### Available data
****

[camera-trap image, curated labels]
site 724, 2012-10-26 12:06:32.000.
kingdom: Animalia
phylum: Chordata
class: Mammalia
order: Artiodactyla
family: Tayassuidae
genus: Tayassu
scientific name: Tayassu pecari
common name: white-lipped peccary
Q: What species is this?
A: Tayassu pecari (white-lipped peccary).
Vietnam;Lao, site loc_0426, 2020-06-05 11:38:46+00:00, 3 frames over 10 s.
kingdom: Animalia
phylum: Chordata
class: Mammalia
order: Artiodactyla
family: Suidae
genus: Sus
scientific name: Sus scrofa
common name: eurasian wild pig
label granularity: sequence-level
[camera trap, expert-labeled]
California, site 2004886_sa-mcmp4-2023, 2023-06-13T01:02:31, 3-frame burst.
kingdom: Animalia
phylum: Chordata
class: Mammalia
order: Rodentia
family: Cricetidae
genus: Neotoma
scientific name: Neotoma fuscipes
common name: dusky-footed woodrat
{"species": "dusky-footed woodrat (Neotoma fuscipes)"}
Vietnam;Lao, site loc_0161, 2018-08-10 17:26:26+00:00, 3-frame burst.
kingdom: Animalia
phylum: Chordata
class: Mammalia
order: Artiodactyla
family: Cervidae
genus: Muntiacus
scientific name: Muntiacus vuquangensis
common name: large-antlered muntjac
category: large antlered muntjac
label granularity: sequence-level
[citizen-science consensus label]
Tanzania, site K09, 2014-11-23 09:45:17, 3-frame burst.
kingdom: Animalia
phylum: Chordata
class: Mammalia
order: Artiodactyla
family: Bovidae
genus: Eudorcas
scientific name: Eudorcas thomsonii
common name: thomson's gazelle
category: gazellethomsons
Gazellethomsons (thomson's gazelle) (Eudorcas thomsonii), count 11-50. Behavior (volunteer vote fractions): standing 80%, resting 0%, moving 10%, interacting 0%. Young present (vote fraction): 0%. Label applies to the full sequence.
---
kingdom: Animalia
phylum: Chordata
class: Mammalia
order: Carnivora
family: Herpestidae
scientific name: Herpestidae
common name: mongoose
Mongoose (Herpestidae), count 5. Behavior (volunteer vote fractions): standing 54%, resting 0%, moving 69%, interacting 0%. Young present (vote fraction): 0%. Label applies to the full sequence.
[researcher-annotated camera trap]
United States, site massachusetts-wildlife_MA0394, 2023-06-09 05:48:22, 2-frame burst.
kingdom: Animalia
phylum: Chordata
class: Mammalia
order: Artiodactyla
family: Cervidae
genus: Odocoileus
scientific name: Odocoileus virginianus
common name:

****

### Task directions
In the listing above, find every line with the word "Vietnam" and copy it out.

### Answer area
Vietnam;Lao, site loc_0426, 2020-06-05 11:38:46+00:00, 3 frames over 10 s.
Vietnam;Lao, site loc_0161, 2018-08-10 17:26:26+00:00, 3-frame burst.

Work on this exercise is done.